Passage to read:
****************
# John Brown's Self Interpreting Bible



## caddy

Here's your chance:

http://cgi.ebay.com/1843-Self-Inter...ryZ29223QQrdZ1QQssPageNameZWD1VQQcmdZViewItem

Anyone seen a Reprint of this fine book?


----------



## caddy

^
Any one have this by any chance?


----------



## Kevin

I know of two people with it, and it is very cool!

His notes are quite good. Do you have his systematic theology? BTW BOT has a nice biography of him.


----------



## caddy

Yes, I have seen that S.T. by Brown. After reading Beeke's _Puritan Reformed Spirituality, _Brown is one of the authors I most want to read right now. Just trying to determine where I want to start. 



Kevin said:


> I know of two people with it, and it is very cool!
> 
> His notes are quite good. Do you have his systematic theology? BTW BOT has a nice biography of him.


----------



## caddy

Do you know where this might be sold? Any updated modern printings? I have found nothing on this other than in the antique copies. 



Kevin said:


> I know of two people with it, and it is very cool!
> 
> His notes are quite good. Do you have his systematic theology? BTW BOT has a nice biography of him.
****************
Actions to take:
1/ In the thread on John Brown's Self Interpreting Bible, which book does caddy say led to Brown becoming one of the authors caddy most wants to read?
2/ Continue the thread on John Brown's Self Interpreting Bible from its last post.
The listing that comes next has no role here.

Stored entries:
****************
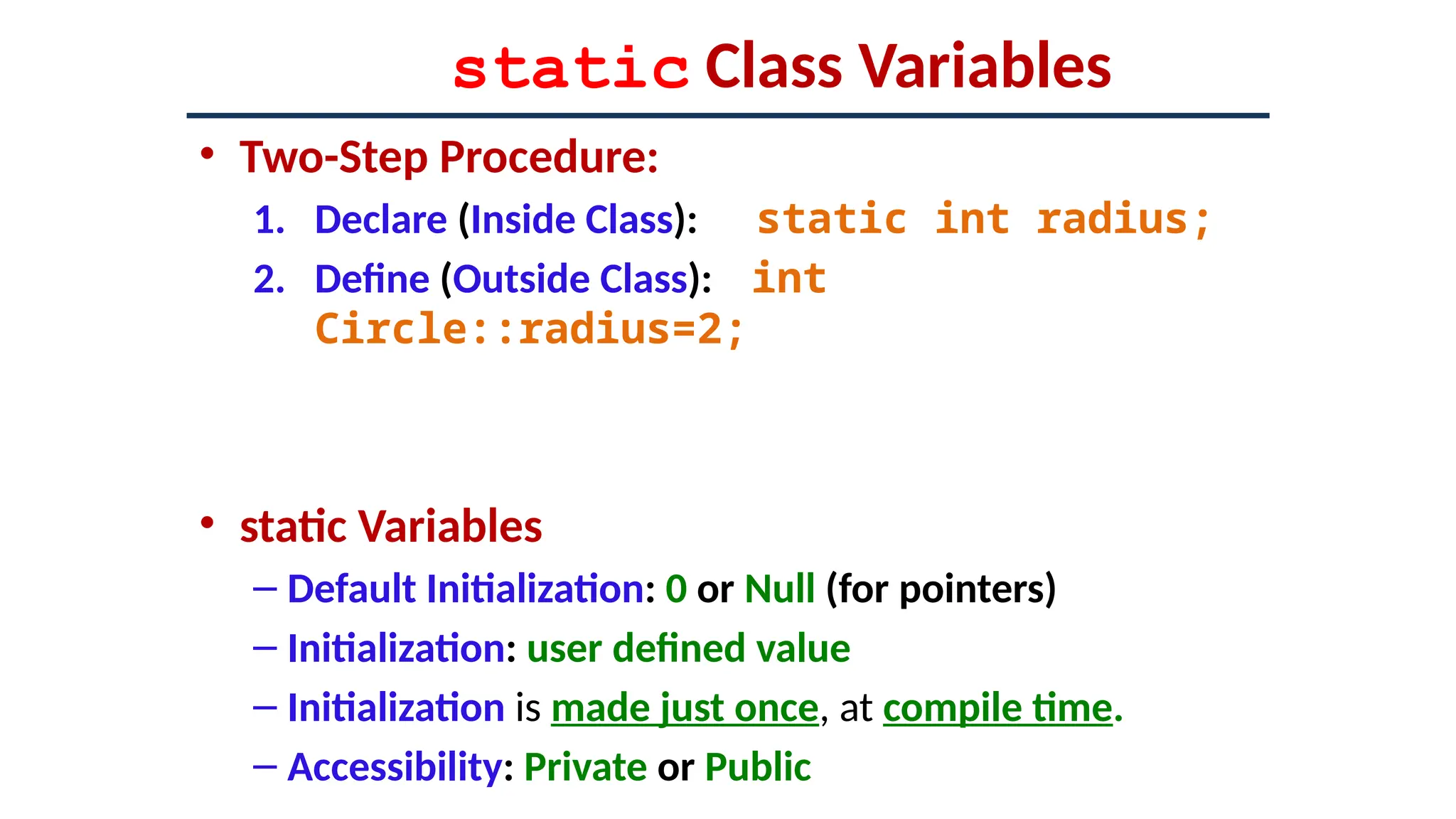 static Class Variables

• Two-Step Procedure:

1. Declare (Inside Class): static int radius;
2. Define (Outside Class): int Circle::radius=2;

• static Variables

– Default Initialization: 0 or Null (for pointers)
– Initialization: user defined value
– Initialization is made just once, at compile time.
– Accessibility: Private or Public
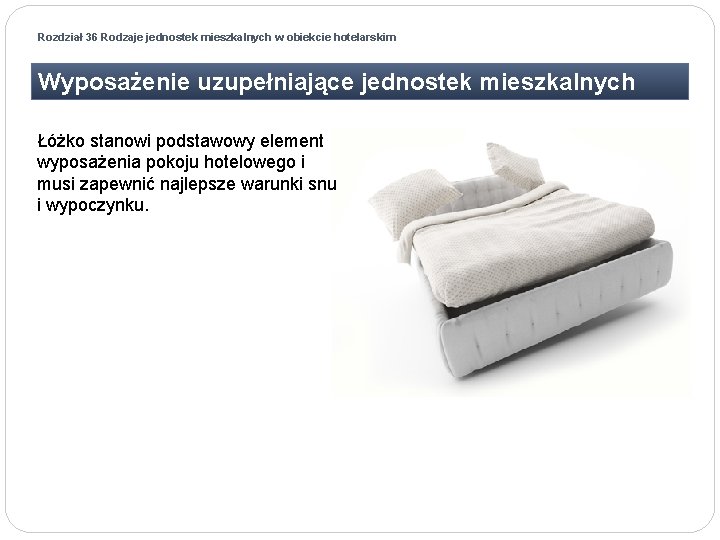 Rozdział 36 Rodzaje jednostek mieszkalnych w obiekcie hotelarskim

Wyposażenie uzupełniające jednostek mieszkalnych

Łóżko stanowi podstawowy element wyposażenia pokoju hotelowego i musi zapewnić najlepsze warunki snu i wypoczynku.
****************
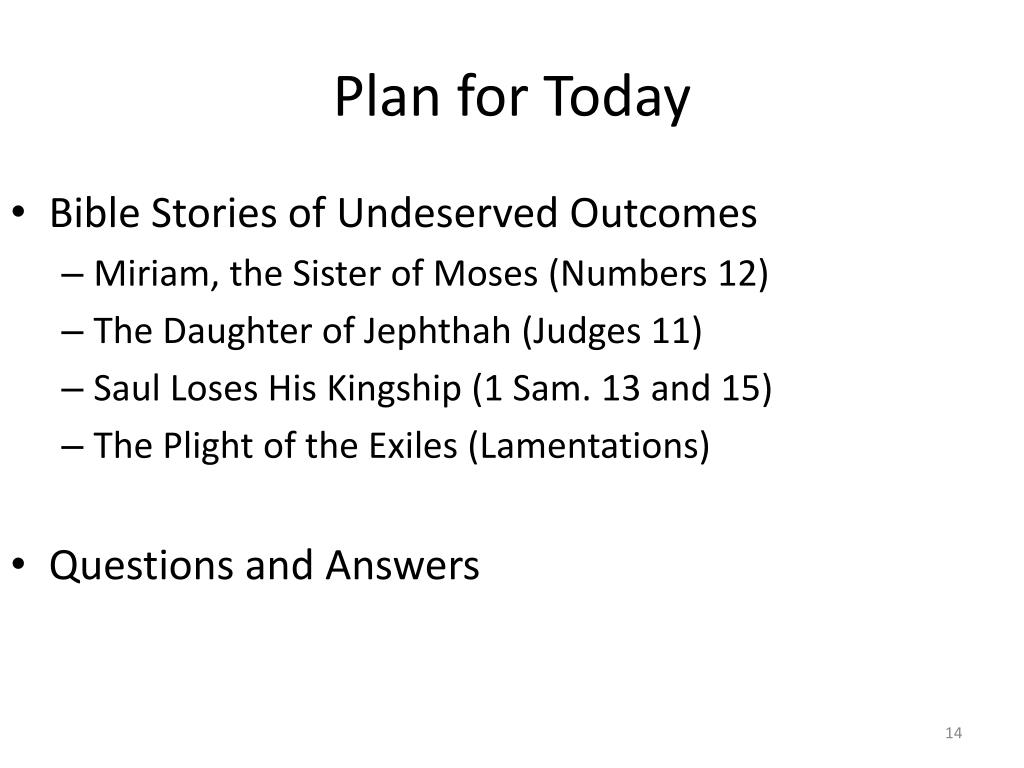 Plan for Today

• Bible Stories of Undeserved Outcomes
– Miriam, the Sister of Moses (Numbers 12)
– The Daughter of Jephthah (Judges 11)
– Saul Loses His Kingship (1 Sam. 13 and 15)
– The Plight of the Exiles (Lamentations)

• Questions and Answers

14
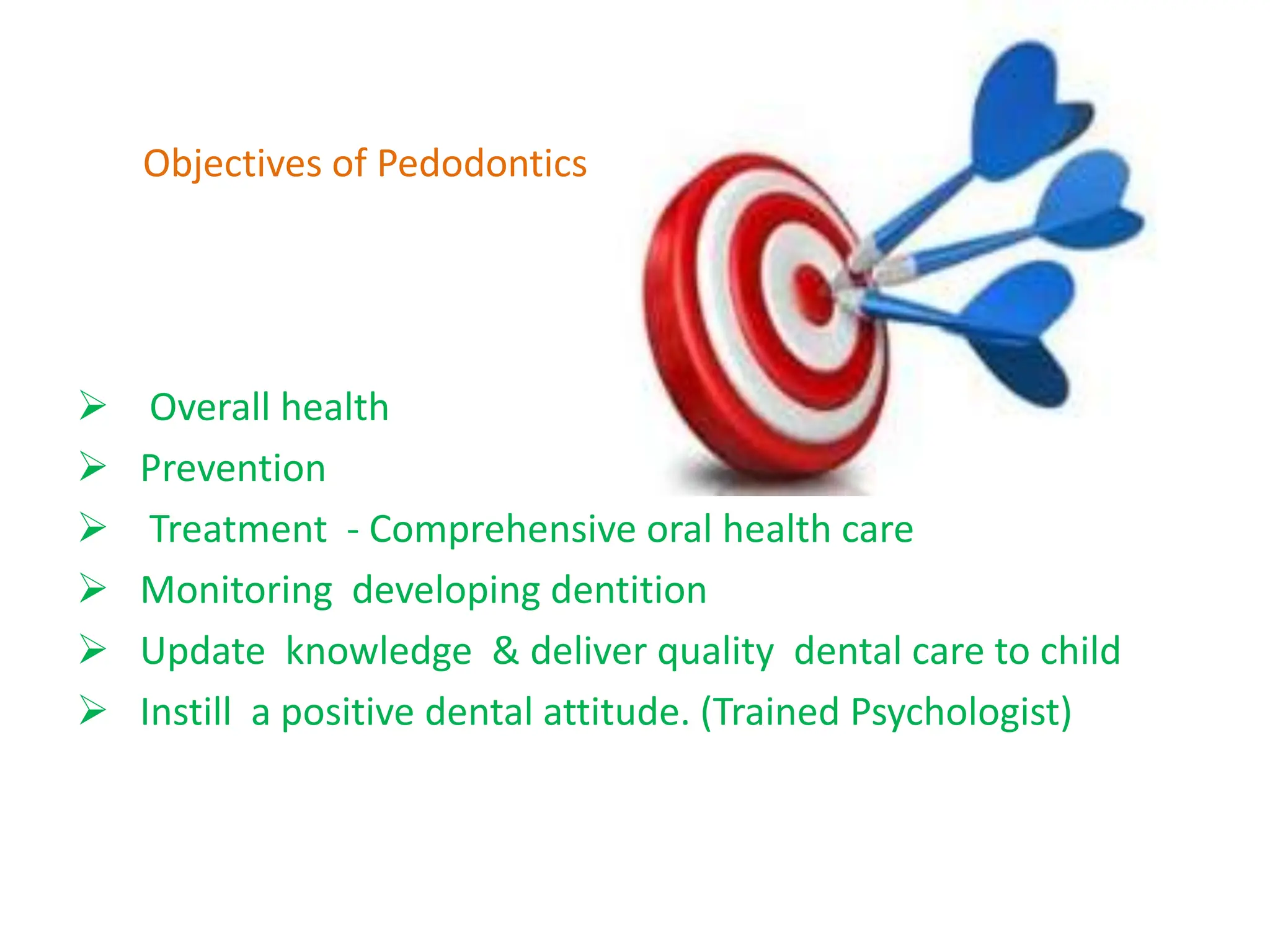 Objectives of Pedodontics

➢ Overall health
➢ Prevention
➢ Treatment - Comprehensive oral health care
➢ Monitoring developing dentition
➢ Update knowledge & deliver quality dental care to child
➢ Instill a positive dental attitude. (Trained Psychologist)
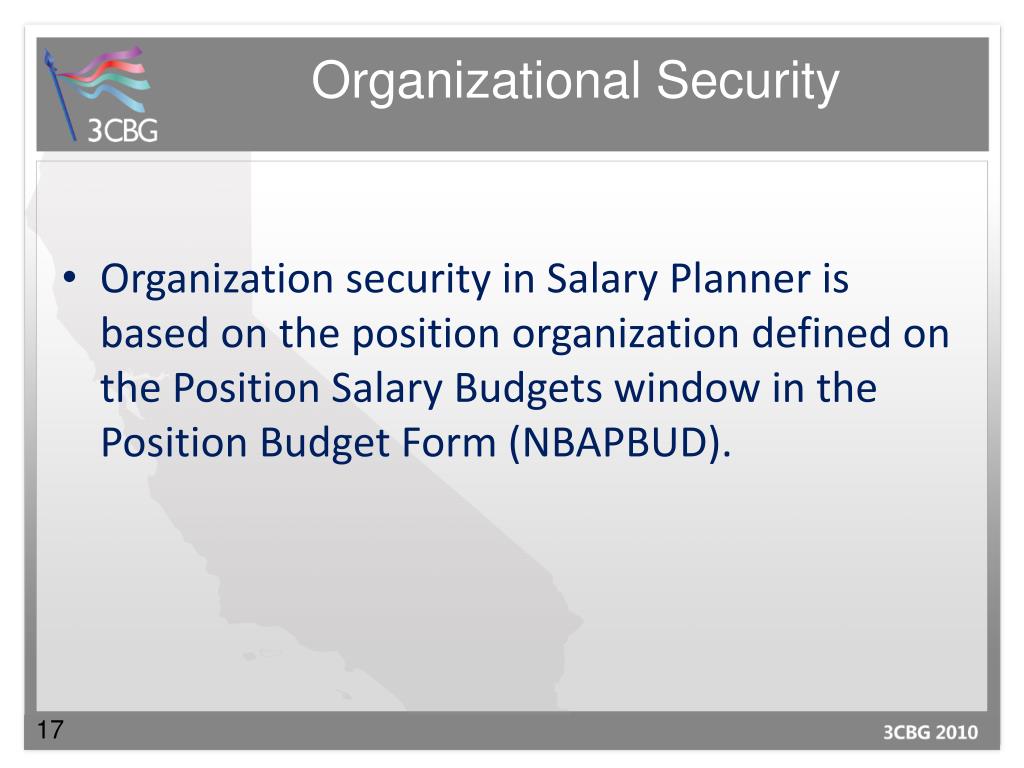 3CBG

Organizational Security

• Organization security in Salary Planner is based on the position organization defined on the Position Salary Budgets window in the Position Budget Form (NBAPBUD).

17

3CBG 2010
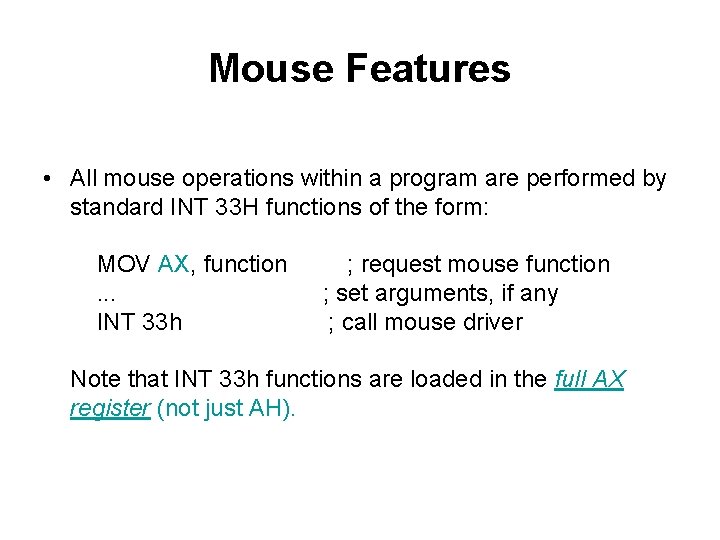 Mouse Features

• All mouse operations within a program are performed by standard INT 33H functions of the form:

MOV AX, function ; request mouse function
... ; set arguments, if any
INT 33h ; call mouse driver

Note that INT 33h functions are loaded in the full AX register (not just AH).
****************
Answers by task:
1/ Beeke's Puritan Reformed Spirituality.

2/
----------



## VirginiaHuguenot

I don't know of any modern reprints. Amazon has a 1778 edition for sale for $225.00. You can preview the introduction online here. I have Brown's Systematic Theology (I have it in hardcopy and in electronic form at the EPP); his exposition of the Shorter Catechism; his Short Catechism for Young People (in electronic form at the EPP); and his _Notes on the Psalms of David in Metre_. Everything he wrote is to be treasured and I hope one day his Self-Interpreting Bible will be made available again to all.


----------



## caddy

Thanks Andrew

My next Purchase is going to be his Systematic Theology volume...



VirginiaHuguenot said:


> I don't know of any modern reprints. Amazon has a 1778 edition for sale for $225.00. You can preview the introduction online here. I have Brown's Systematic Theology (I have it in hardcopy and in electronic form at the EPP); his exposition of the Shorter Catechism; his Short Catechism for Young People (in electronic form at the EPP); and his _Notes on the Psalms of David in Metre_. Everything he wrote is to be treasured and I hope one day his Self-Interpreting Bible will be made available again to all.


----------



## etexas

What is meant by Self Interpreting?


----------



## caddy

Brego

This might help:

http://en.wikipedia.org/wiki/John_Brown_(theologian)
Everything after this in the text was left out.